● Task details: Write out exactly the lines below that run from the one containing "category: zebraplains" through the one containing "common name: grant's gazelle", both included, with no other lines.

Segment Start: Extracted entries

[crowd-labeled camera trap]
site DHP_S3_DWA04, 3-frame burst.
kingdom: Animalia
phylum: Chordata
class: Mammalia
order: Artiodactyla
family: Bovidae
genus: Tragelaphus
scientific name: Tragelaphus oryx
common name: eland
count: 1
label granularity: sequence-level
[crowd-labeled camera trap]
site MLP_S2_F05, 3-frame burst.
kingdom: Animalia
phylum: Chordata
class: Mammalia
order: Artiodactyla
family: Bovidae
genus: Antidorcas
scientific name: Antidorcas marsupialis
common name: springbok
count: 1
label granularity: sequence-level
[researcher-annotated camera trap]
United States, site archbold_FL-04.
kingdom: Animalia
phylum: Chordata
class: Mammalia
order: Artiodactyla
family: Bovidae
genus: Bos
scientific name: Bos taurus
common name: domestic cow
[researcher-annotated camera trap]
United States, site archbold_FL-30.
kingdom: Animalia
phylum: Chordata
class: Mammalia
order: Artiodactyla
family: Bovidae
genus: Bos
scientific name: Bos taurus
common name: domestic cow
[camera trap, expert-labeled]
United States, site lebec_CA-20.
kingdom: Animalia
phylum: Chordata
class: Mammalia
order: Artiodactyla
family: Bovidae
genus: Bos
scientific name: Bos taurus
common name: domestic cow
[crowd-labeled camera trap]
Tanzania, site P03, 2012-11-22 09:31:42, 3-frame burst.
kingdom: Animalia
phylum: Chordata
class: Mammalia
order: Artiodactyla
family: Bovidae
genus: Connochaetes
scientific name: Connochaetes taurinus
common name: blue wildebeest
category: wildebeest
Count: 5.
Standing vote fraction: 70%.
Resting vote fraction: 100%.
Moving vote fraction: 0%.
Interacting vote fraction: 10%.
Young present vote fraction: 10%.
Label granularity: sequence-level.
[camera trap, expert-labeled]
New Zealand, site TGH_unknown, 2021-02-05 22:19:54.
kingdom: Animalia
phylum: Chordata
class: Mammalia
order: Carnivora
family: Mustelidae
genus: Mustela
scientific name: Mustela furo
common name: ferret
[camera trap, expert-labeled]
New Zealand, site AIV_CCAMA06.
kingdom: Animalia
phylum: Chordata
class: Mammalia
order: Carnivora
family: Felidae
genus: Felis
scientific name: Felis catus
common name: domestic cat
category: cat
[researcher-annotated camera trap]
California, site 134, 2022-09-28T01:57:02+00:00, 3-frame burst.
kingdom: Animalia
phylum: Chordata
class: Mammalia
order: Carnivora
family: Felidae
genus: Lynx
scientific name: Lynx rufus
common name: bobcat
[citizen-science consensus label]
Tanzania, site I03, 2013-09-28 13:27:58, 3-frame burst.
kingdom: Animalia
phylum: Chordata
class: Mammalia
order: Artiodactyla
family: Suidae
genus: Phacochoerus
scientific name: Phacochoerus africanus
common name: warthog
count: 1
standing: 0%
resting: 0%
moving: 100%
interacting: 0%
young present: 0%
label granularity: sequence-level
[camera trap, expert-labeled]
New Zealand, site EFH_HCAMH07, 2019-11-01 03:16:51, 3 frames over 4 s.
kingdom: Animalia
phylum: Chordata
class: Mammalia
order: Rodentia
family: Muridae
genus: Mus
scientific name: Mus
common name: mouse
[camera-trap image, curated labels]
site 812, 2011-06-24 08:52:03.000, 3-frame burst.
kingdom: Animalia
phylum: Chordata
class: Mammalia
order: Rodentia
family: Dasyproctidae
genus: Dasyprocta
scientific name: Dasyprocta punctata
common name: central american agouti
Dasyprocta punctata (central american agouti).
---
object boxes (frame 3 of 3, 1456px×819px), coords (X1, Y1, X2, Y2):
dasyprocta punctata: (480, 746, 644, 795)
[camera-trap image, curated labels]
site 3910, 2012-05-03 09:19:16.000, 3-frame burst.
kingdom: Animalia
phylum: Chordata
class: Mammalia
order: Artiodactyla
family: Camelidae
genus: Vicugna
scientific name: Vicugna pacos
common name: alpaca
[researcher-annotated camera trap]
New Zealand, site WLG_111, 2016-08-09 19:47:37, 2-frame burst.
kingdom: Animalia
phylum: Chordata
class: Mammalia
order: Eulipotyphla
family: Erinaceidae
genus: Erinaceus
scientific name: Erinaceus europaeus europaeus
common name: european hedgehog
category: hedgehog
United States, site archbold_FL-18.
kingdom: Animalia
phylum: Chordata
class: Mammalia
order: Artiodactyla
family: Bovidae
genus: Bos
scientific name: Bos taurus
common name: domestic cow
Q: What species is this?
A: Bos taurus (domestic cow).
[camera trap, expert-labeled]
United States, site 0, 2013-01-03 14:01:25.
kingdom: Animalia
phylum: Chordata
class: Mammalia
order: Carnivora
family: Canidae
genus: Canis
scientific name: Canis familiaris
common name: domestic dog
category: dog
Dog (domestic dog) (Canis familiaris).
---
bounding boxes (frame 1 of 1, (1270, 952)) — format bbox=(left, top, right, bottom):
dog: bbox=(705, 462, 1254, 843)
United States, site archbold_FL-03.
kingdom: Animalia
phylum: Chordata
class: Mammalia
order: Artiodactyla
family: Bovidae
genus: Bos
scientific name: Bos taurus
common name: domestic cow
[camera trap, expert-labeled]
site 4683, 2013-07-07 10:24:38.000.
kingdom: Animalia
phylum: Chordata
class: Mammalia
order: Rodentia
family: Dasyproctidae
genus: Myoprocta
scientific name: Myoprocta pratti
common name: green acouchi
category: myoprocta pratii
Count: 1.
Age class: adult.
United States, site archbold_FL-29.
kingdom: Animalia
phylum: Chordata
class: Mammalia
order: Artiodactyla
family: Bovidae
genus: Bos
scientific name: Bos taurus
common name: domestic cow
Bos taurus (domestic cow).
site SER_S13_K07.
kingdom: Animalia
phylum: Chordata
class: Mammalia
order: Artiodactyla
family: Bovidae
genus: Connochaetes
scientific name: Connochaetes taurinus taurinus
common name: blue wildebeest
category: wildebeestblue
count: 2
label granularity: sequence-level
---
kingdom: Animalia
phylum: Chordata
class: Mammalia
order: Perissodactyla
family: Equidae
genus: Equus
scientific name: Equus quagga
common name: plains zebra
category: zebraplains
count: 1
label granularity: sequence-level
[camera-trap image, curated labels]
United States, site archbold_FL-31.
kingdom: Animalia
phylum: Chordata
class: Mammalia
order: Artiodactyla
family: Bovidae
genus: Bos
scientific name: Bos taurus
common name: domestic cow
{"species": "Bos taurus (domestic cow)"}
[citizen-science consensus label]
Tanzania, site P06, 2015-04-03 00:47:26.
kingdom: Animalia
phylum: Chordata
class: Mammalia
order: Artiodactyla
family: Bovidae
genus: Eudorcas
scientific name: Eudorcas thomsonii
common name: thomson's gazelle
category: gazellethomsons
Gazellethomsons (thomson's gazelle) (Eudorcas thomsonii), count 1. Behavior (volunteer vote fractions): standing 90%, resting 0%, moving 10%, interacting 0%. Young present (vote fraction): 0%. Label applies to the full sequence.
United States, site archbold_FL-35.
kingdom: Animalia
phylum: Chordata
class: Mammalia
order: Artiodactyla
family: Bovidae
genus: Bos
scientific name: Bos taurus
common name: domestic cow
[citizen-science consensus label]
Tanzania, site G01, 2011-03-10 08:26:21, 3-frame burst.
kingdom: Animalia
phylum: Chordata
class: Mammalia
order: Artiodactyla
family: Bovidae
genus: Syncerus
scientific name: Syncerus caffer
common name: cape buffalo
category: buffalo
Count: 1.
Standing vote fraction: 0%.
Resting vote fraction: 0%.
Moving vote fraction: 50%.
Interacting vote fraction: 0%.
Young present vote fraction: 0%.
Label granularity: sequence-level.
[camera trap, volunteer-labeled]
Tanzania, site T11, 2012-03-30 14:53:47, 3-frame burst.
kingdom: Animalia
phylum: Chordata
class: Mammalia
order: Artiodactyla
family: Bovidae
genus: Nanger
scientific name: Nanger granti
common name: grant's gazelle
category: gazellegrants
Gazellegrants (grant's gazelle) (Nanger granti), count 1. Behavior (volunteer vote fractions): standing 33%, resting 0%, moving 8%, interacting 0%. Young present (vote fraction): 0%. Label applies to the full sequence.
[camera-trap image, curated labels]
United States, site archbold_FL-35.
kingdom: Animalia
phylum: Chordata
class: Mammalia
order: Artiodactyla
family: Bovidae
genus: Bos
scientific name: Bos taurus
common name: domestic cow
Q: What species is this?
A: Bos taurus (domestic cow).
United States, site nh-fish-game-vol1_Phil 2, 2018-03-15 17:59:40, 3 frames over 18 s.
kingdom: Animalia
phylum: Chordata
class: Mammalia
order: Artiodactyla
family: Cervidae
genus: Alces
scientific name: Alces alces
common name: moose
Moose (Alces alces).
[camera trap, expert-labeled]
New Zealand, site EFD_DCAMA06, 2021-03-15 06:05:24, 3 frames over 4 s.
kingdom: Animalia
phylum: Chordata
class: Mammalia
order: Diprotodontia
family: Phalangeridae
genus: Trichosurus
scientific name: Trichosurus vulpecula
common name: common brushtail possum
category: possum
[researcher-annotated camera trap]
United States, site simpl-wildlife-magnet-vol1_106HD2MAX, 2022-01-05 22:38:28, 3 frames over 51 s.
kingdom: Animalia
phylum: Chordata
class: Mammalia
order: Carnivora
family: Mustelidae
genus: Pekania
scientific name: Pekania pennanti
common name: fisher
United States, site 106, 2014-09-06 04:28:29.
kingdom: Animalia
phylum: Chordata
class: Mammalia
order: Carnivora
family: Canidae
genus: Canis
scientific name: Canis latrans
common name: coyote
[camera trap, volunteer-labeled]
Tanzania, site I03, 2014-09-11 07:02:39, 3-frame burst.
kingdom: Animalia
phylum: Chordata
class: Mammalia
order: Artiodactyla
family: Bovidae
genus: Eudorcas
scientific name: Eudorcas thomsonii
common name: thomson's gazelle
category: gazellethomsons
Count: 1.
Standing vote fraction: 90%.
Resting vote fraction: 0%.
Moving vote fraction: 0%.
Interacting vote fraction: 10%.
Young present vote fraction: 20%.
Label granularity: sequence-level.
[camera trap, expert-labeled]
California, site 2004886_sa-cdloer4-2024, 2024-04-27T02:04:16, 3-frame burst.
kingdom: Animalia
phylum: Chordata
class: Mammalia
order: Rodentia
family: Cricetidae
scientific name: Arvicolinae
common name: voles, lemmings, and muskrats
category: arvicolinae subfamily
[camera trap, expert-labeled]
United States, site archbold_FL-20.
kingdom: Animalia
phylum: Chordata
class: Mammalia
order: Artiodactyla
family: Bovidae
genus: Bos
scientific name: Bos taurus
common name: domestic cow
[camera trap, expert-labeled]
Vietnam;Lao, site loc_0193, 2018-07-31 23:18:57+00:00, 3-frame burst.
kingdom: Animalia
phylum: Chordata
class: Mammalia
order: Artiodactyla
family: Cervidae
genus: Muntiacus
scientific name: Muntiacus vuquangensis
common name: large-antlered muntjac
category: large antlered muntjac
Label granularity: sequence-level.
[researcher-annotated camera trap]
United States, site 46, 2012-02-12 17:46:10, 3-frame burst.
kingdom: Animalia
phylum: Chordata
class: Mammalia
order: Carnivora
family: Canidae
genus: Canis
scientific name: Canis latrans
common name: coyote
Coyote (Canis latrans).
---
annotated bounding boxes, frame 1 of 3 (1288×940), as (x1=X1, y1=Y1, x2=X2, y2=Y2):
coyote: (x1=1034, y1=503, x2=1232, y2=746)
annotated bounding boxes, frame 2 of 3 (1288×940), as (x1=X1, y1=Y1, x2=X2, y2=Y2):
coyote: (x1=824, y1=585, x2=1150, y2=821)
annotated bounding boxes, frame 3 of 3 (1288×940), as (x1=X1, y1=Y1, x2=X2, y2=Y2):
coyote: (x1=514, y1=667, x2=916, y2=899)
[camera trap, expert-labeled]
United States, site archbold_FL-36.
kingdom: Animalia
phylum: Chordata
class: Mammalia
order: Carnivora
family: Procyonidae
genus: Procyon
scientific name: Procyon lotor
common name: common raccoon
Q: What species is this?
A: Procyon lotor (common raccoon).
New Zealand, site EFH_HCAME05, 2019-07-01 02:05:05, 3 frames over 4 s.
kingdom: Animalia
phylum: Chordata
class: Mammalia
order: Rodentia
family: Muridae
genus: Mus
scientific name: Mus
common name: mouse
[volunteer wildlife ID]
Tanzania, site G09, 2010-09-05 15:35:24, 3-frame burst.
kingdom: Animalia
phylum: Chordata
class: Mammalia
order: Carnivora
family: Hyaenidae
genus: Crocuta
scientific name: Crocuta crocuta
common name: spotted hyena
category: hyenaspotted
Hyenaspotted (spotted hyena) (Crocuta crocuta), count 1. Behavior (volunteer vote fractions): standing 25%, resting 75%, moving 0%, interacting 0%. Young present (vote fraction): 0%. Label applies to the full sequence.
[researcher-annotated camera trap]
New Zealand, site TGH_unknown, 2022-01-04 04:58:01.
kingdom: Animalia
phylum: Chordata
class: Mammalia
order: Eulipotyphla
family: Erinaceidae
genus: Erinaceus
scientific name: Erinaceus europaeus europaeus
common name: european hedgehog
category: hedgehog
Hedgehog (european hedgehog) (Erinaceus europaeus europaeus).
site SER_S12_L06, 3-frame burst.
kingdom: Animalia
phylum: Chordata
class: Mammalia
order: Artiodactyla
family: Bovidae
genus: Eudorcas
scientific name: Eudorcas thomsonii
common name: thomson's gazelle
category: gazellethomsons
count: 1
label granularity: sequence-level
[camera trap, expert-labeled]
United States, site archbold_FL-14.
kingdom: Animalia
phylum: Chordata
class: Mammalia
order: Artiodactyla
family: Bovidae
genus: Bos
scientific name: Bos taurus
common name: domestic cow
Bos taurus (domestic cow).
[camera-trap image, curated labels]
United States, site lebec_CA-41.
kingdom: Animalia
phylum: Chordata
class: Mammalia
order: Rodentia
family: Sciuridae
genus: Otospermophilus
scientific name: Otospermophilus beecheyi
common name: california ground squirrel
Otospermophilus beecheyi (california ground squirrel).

Segment End: Extracted entries

● Response area:
category: zebraplains
count: 1
label granularity: sequence-level
[camera-trap image, curated labels]
United States, site archbold_FL-31.
kingdom: Animalia
phylum: Chordata
class: Mammalia
order: Artiodactyla
family: Bovidae
genus: Bos
scientific name: Bos taurus
common name: domestic cow
{"species": "Bos taurus (domestic cow)"}
[citizen-science consensus label]
Tanzania, site P06, 2015-04-03 00:47:26.
kingdom: Animalia
phylum: Chordata
class: Mammalia
order: Artiodactyla
family: Bovidae
genus: Eudorcas
scientific name: Eudorcas thomsonii
common name: thomson's gazelle
category: gazellethomsons
Gazellethomsons (thomson's gazelle) (Eudorcas thomsonii), count 1. Behavior (volunteer vote fractions): standing 90%, resting 0%, moving 10%, interacting 0%. Young present (vote fraction): 0%. Label applies to the full sequence.
United States, site archbold_FL-35.
kingdom: Animalia
phylum: Chordata
class: Mammalia
order: Artiodactyla
family: Bovidae
genus: Bos
scientific name: Bos taurus
common name: domestic cow
[citizen-science consensus label]
Tanzania, site G01, 2011-03-10 08:26:21, 3-frame burst.
kingdom: Animalia
phylum: Chordata
class: Mammalia
order: Artiodactyla
family: Bovidae
genus: Syncerus
scientific name: Syncerus caffer
common name: cape buffalo
category: buffalo
Count: 1.
Standing vote fraction: 0%.
Resting vote fraction: 0%.
Moving vote fraction: 50%.
Interacting vote fraction: 0%.
Young present vote fraction: 0%.
Label granularity: sequence-level.
[camera trap, volunteer-labeled]
Tanzania, site T11, 2012-03-30 14:53:47, 3-frame burst.
kingdom: Animalia
phylum: Chordata
class: Mammalia
order: Artiodactyla
family: Bovidae
genus: Nanger
scientific name: Nanger granti
common name: grant's gazelle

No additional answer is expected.